VitroN hat geschrieben:da mein Informatik-Lehrer meinte, dass es recht einfach wäre in Python eine Exceltabelle zu erzeugen bzw. einzulesen
Es ist einfach, wenn man Windows und ein installiertes Excel zur Verfügung hat. Suche hier im Forum nach "Excel" und du wirst mehrere Möglichkeiten finden. Lies einfach alles durch was du mit diesem Stichwort findest. Dann weißt du Bescheid.
VitroN hat geschrieben:Ich möchte mit Hilfe der Funktion

Code: Alles auswählen

f = file('Dateinname.xls', 'r')
eine Exceldatei mit einer Namensliste (Name, Nachname nebeneinander in den Zellen A1, B1, A2, B2 usw.) einlesen und anschliessend, nach ein paar Veränderungen, auch wieder speichern.
Nein, das wird nichts. Du kannst eine Excel-BINÄRDATEI nicht wie eine Textdatei behandeln.

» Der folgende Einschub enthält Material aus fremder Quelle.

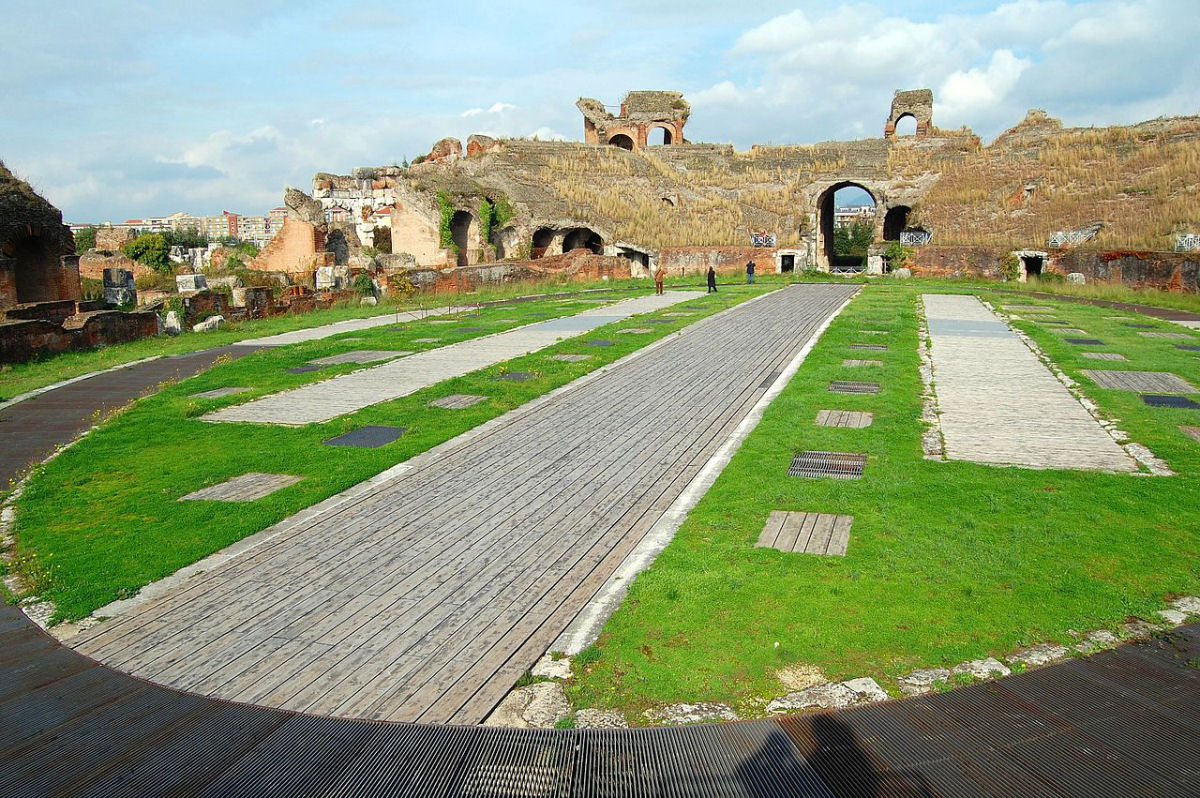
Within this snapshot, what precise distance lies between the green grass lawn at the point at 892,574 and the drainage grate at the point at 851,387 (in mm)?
2999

Entweder du verwendest COM um über Excel auf die Datei zuzugreifen oder du verwendest ODBC um über Excel auf die Datei zuzugreifen.

Wenn es dir nur um einen einfachen Datenexport und Datenimport geht, dann speichere die Excel-Datei als CSV-Datei ab und verwende in Python das csv-Modul.

mfg
Gerold
:-)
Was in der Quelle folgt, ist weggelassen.